Dataset items:
>> begin

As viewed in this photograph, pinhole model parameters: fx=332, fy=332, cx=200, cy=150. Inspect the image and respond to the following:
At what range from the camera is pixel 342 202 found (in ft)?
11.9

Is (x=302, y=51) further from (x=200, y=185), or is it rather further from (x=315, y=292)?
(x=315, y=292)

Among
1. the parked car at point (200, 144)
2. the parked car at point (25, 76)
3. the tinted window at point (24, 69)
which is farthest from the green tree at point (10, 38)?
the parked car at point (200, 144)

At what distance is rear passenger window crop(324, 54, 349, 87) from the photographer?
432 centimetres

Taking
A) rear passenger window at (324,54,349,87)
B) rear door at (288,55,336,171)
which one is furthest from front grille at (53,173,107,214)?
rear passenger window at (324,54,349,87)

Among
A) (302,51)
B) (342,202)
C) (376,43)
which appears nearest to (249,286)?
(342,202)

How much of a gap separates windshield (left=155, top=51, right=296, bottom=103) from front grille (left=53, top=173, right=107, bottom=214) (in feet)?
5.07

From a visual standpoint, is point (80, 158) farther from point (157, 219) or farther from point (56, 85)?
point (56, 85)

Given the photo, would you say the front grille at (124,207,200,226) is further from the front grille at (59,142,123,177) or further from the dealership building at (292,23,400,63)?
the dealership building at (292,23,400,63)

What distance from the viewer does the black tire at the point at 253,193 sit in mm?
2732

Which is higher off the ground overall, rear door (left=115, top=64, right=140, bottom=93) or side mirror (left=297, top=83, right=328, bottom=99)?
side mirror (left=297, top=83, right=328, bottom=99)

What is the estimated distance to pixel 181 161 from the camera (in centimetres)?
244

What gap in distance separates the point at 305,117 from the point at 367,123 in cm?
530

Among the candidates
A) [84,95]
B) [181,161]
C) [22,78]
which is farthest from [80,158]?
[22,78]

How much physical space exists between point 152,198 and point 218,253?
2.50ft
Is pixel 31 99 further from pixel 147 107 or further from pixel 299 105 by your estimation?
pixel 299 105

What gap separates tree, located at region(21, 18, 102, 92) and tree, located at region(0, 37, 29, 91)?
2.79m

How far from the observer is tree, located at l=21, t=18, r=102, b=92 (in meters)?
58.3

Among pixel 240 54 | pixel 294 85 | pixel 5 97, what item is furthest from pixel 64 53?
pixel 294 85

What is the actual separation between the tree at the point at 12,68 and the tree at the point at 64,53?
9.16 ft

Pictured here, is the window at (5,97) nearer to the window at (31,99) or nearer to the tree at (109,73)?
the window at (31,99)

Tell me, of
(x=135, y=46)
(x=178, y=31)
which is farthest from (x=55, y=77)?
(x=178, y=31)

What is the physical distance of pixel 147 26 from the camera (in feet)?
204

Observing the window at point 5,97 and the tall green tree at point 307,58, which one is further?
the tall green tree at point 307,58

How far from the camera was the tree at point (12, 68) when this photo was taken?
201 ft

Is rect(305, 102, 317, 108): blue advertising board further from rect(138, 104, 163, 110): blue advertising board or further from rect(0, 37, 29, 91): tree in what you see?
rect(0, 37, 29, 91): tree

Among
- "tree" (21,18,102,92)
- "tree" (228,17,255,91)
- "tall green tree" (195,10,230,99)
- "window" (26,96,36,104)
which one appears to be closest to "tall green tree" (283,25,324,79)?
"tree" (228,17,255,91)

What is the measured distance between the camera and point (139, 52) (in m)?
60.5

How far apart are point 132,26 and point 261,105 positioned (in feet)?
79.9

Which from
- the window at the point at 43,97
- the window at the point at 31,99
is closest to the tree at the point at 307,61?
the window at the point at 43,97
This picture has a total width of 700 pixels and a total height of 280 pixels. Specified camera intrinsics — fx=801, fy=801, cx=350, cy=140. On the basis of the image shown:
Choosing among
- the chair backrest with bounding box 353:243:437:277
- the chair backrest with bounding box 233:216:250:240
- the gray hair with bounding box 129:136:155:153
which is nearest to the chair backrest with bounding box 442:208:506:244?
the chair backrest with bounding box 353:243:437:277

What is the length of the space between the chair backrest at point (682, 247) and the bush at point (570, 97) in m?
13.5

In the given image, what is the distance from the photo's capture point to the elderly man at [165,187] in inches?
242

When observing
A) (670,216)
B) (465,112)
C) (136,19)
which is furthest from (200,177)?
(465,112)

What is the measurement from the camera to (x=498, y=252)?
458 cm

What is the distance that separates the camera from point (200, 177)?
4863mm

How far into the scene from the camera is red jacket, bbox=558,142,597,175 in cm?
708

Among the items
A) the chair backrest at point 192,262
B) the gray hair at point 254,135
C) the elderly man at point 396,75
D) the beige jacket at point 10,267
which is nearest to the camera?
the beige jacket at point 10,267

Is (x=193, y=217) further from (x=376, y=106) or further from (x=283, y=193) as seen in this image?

>> end

Required work:
Reproduce every one of the dataset items above verbatim, preserving each line as given.

Output:
As viewed in this photograph, pinhole model parameters: fx=332, fy=332, cx=200, cy=150. Inspect the image and respond to the following:
At what range from the camera is pixel 342 202 found (in ft)?
11.9

Is (x=302, y=51) further from (x=200, y=185), or is it rather further from (x=315, y=292)?
(x=315, y=292)

Among
1. the parked car at point (200, 144)
2. the parked car at point (25, 76)
3. the tinted window at point (24, 69)
which is farthest from the green tree at point (10, 38)?
the parked car at point (200, 144)

At what distance is rear passenger window crop(324, 54, 349, 87) from the photographer?
432 centimetres

Taking
A) rear passenger window at (324,54,349,87)
B) rear door at (288,55,336,171)
which one is furthest from front grille at (53,173,107,214)?
rear passenger window at (324,54,349,87)

Among
A) (302,51)
B) (342,202)
C) (376,43)
which appears nearest to (249,286)?
(342,202)

How much of a gap separates windshield (left=155, top=51, right=296, bottom=103) from front grille (left=53, top=173, right=107, bottom=214) (in feet)?
5.07

From a visual standpoint, is point (80, 158) farther from point (157, 219) or farther from point (56, 85)?
point (56, 85)

Given the photo, would you say the front grille at (124,207,200,226) is further from the front grille at (59,142,123,177) or further from the dealership building at (292,23,400,63)?
the dealership building at (292,23,400,63)

What distance from the viewer does the black tire at the point at 253,193 sit in mm?
2732

Which is higher off the ground overall, rear door (left=115, top=64, right=140, bottom=93) or side mirror (left=297, top=83, right=328, bottom=99)?
side mirror (left=297, top=83, right=328, bottom=99)

What is the estimated distance to pixel 181 161 from the camera (in centimetres)?
244

What gap in distance separates the point at 305,117 from the point at 367,123 in cm?
530

Among the candidates
A) [84,95]
B) [181,161]
C) [22,78]
which is farthest from [80,158]?
[22,78]

How much physical space exists between point 152,198 and point 218,253?
2.50ft
Is pixel 31 99 further from pixel 147 107 or further from pixel 299 105 by your estimation?
pixel 299 105

What gap separates tree, located at region(21, 18, 102, 92) and tree, located at region(0, 37, 29, 91)?
2.79m

How far from the observer is tree, located at l=21, t=18, r=102, b=92 (in meters)?
58.3

Among pixel 240 54 | pixel 294 85 | pixel 5 97, what item is furthest from pixel 64 53?
pixel 294 85

What is the actual separation between the tree at the point at 12,68 and the tree at the point at 64,53?
9.16 ft

Pictured here, is the window at (5,97) nearer to the window at (31,99) or nearer to the tree at (109,73)?
the window at (31,99)

Tell me, of
(x=135, y=46)
(x=178, y=31)
which is farthest from (x=55, y=77)?
(x=178, y=31)

What is the physical distance of pixel 147 26 from the camera (in feet)?
204

Observing the window at point 5,97 and the tall green tree at point 307,58, which one is further?
the tall green tree at point 307,58

How far from the camera was the tree at point (12, 68) when this photo was taken?
201 ft

Is rect(305, 102, 317, 108): blue advertising board further from rect(138, 104, 163, 110): blue advertising board or further from rect(0, 37, 29, 91): tree in what you see?
rect(0, 37, 29, 91): tree

Among
- "tree" (21,18,102,92)
- "tree" (228,17,255,91)
- "tall green tree" (195,10,230,99)
- "window" (26,96,36,104)
which one appears to be closest to "tall green tree" (283,25,324,79)?
"tree" (228,17,255,91)

What is the measured distance between the camera and point (139, 52) (in m)?
60.5

How far apart are point 132,26 and point 261,105 positioned (in feet)?
79.9

Which from
- the window at the point at 43,97
- the window at the point at 31,99
is closest to the tree at the point at 307,61?
the window at the point at 43,97
This picture has a total width of 700 pixels and a total height of 280 pixels. Specified camera intrinsics — fx=801, fy=801, cx=350, cy=140. On the basis of the image shown:
Choosing among
- the chair backrest with bounding box 353:243:437:277
- the chair backrest with bounding box 233:216:250:240
- the gray hair with bounding box 129:136:155:153
which is nearest to the chair backrest with bounding box 442:208:506:244?
the chair backrest with bounding box 353:243:437:277

What is the length of the space between the chair backrest at point (682, 247) and the bush at point (570, 97) in m?
13.5

In the given image, what is the distance from the photo's capture point to the elderly man at [165,187] in inches?
242

When observing
A) (670,216)
B) (465,112)
C) (136,19)
which is furthest from (200,177)?
(465,112)

What is the measurement from the camera to (x=498, y=252)?
458 cm

What is the distance that separates the camera from point (200, 177)?
4863mm

How far into the scene from the camera is red jacket, bbox=558,142,597,175 in cm?
708

Among the items
A) the chair backrest at point 192,262
B) the gray hair at point 254,135
C) the elderly man at point 396,75
D) the beige jacket at point 10,267
which is nearest to the camera?
the beige jacket at point 10,267

Is (x=193, y=217) further from (x=376, y=106) or further from (x=283, y=193) as seen in this image?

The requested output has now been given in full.